A FORMER South Derbyshire man has been ordered to pay back more than £400,000 he obtained in his role as part of a multi-million pound illegal steroids empire.
Colin Lathbury, formerly of Swadlincote, was one of four conspirators in the racket to have nearly £4 million of their assets confiscated.
In a hearing at Chelmsford Crown Court, in Essex, Judge Charles Gratwicke ruled the 56-year-old, currently serving a two-and-a-half-year jail sentence for conspiracy to supply Class C drugs, obtained £608,656.20p illegally.
Lathbury, now of Jurby East, on the Isle of Man, was ordered to pay back £412,676.50p within six months or face another 42 months behind bars.
The illegal anabolic steroids operation was led by Patrick Hyland, assisted by his former wife, Hyacinth, described as the money laundering ‘brains’ of the operation.
The Hylands were said to have funded a lavish lifestyle of expensive houses, boats, cars, jewellery, art and luxury holidays on the illegal profits of the drugs sourced from the Czech Republic in huge quantities.
Judge Gratwicke ruled that Patrick Hyland, 49, of Great Saling, near Braintree, Essex, made £5,142,110.40p illegal profits and that assets totalling £596,047.66 should be confiscated, with four years’ prison in default of him paying within six months.
Hyacinth Hyland, who lives in an £850,000 house, in Wheelers Hill, Little Waltham, Chelmsford, was said to have received £4,359,306.20 illegally and was ordered to hand over £732,939.26 within 12 months or serve four years in default.

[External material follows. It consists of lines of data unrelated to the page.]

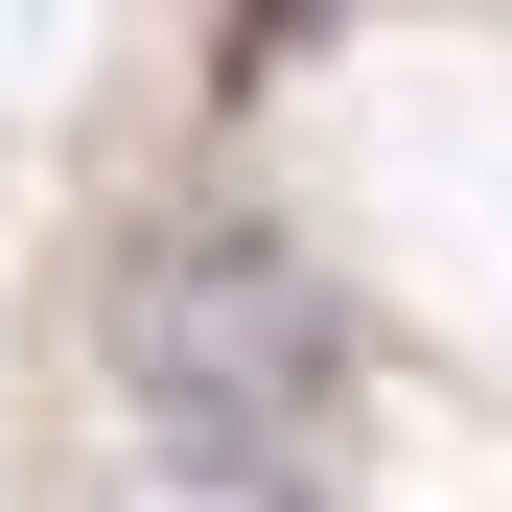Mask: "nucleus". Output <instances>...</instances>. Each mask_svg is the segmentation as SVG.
Here are the masks:
<instances>
[{
    "instance_id": "1",
    "label": "nucleus",
    "mask_w": 512,
    "mask_h": 512,
    "mask_svg": "<svg viewBox=\"0 0 512 512\" xmlns=\"http://www.w3.org/2000/svg\"><path fill=\"white\" fill-rule=\"evenodd\" d=\"M94 419L187 466H326L350 419V303L280 210H140L94 256Z\"/></svg>"
},
{
    "instance_id": "2",
    "label": "nucleus",
    "mask_w": 512,
    "mask_h": 512,
    "mask_svg": "<svg viewBox=\"0 0 512 512\" xmlns=\"http://www.w3.org/2000/svg\"><path fill=\"white\" fill-rule=\"evenodd\" d=\"M70 512H326V466H187V443H117V419H94Z\"/></svg>"
}]
</instances>
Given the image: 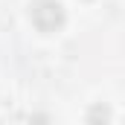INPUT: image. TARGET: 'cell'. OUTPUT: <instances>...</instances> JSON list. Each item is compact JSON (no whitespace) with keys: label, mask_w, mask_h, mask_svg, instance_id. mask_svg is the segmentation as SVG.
I'll use <instances>...</instances> for the list:
<instances>
[{"label":"cell","mask_w":125,"mask_h":125,"mask_svg":"<svg viewBox=\"0 0 125 125\" xmlns=\"http://www.w3.org/2000/svg\"><path fill=\"white\" fill-rule=\"evenodd\" d=\"M111 122V108L105 102H96L87 108V125H108Z\"/></svg>","instance_id":"7a4b0ae2"},{"label":"cell","mask_w":125,"mask_h":125,"mask_svg":"<svg viewBox=\"0 0 125 125\" xmlns=\"http://www.w3.org/2000/svg\"><path fill=\"white\" fill-rule=\"evenodd\" d=\"M29 18H32V23H35V29L44 32V35L58 32L64 26V21H67L64 6L58 0H35L32 9H29Z\"/></svg>","instance_id":"6da1fadb"}]
</instances>
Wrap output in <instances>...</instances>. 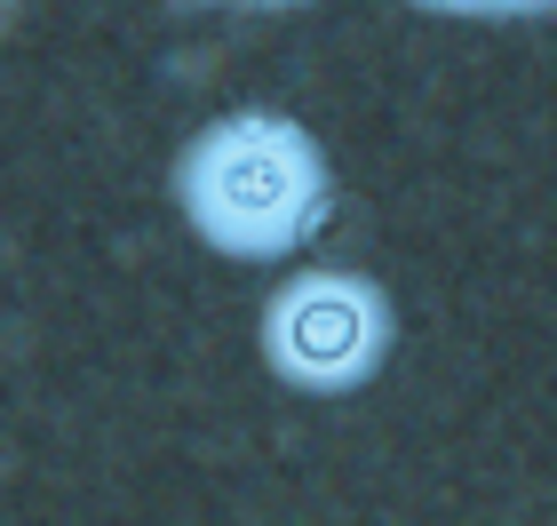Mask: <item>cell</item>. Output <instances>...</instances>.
Returning a JSON list of instances; mask_svg holds the SVG:
<instances>
[{"mask_svg":"<svg viewBox=\"0 0 557 526\" xmlns=\"http://www.w3.org/2000/svg\"><path fill=\"white\" fill-rule=\"evenodd\" d=\"M175 216L223 264H287L319 240L335 208L326 144L278 105H239L199 120L175 152Z\"/></svg>","mask_w":557,"mask_h":526,"instance_id":"1","label":"cell"},{"mask_svg":"<svg viewBox=\"0 0 557 526\" xmlns=\"http://www.w3.org/2000/svg\"><path fill=\"white\" fill-rule=\"evenodd\" d=\"M391 343H398L391 288L367 280V271H350V264H302V271H287V280L263 295V319H256L263 367L287 391H302V399L367 391L374 375L391 367Z\"/></svg>","mask_w":557,"mask_h":526,"instance_id":"2","label":"cell"},{"mask_svg":"<svg viewBox=\"0 0 557 526\" xmlns=\"http://www.w3.org/2000/svg\"><path fill=\"white\" fill-rule=\"evenodd\" d=\"M422 16H462V24H510V16H549L557 0H407Z\"/></svg>","mask_w":557,"mask_h":526,"instance_id":"3","label":"cell"},{"mask_svg":"<svg viewBox=\"0 0 557 526\" xmlns=\"http://www.w3.org/2000/svg\"><path fill=\"white\" fill-rule=\"evenodd\" d=\"M239 9H302V0H239Z\"/></svg>","mask_w":557,"mask_h":526,"instance_id":"4","label":"cell"}]
</instances>
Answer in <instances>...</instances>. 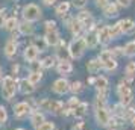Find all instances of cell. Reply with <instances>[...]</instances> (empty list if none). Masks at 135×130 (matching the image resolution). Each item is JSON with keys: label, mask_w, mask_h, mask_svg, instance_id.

She was jailed for two years for her role while her husband received a four and a half year sentence in December last year, but both are now out of prison on licence.
Another of their co-accused, Sanjay Mistry, 44, formerly of Lodge Close, Watford, and now of Russell Road, Northolt, north London, received a suspended 12- month jail term.
The judge ruled that he criminally obtained £1,401,673.50 and has £100,000 in realisable assets. He must pay that in six months or face two years in default.
Lathbury had recruited Stephen Griffin, of Russell Street, Swadlincote, to receive 18 parcels. Griffin received a nine-month suspended jail sentence last year, but he and another conspirator, administration and office manager Michael Cork, 72, of Shalford, Braintree, did not face confiscation moves.
The steroids racket emerged during a police investigation into the disappearance of known dealer Paul Duckenfield, who left Derby for Portugal in 2005 but is believed to have friends in South Derbyshire.
After the confiscation hearing Detective Inspector Martin Pasmore, of the Kent and Essex serious crime directive, said police were still treating as murder Paul Duckenfield’s disappearance and renewed an appeal for information.